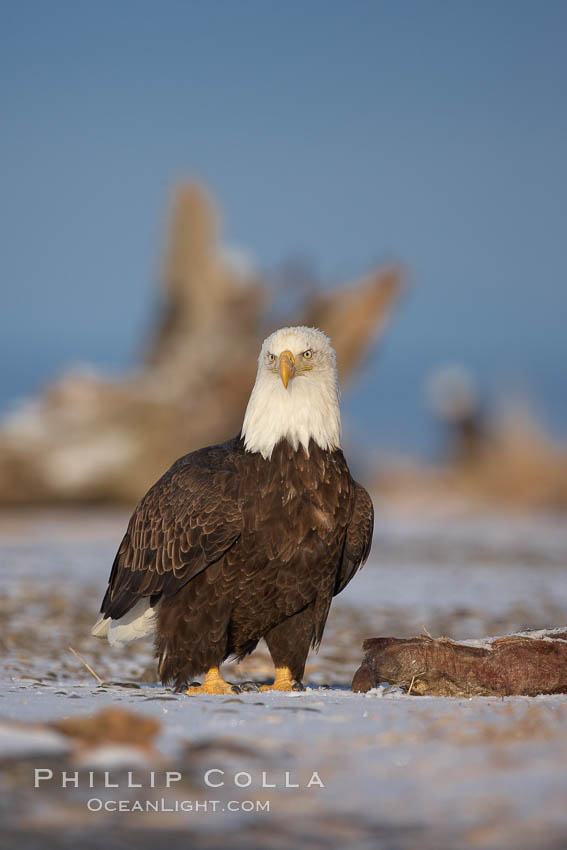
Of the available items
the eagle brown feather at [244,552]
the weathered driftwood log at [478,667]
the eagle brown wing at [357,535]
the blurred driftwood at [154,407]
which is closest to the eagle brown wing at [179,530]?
the eagle brown feather at [244,552]

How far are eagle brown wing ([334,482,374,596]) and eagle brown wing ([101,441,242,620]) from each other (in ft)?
2.14

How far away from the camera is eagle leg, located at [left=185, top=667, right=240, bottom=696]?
5309 millimetres

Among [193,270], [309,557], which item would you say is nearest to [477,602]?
[309,557]

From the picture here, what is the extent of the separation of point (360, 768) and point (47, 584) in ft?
22.4

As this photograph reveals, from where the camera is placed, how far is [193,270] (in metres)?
16.4

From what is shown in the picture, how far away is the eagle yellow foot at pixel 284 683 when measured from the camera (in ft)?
18.0

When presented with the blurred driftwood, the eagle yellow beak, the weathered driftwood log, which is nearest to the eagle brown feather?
the eagle yellow beak

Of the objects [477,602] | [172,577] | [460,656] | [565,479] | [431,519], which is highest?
[565,479]

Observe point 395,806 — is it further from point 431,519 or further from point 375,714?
point 431,519

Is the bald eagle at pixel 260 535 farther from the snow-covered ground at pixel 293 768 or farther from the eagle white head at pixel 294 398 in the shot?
the snow-covered ground at pixel 293 768

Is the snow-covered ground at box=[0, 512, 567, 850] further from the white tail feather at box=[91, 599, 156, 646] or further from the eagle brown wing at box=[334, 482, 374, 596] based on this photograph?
the eagle brown wing at box=[334, 482, 374, 596]

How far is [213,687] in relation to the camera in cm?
534

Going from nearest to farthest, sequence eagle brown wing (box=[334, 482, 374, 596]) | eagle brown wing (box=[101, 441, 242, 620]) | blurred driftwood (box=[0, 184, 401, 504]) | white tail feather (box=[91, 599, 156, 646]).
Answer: eagle brown wing (box=[101, 441, 242, 620]) → eagle brown wing (box=[334, 482, 374, 596]) → white tail feather (box=[91, 599, 156, 646]) → blurred driftwood (box=[0, 184, 401, 504])

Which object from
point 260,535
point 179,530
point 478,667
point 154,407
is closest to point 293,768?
point 478,667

#### WRITTEN PROBLEM
List each line in the items above that contains the string "snow".

#### EXERCISE RESPONSE
Is the bald eagle at pixel 260 535 farther from the snow-covered ground at pixel 293 768 or farther from the eagle white head at pixel 294 398 in the shot?
the snow-covered ground at pixel 293 768
Is the snow-covered ground at box=[0, 512, 567, 850] further from the white tail feather at box=[91, 599, 156, 646] or further from the eagle brown wing at box=[334, 482, 374, 596] based on this photograph?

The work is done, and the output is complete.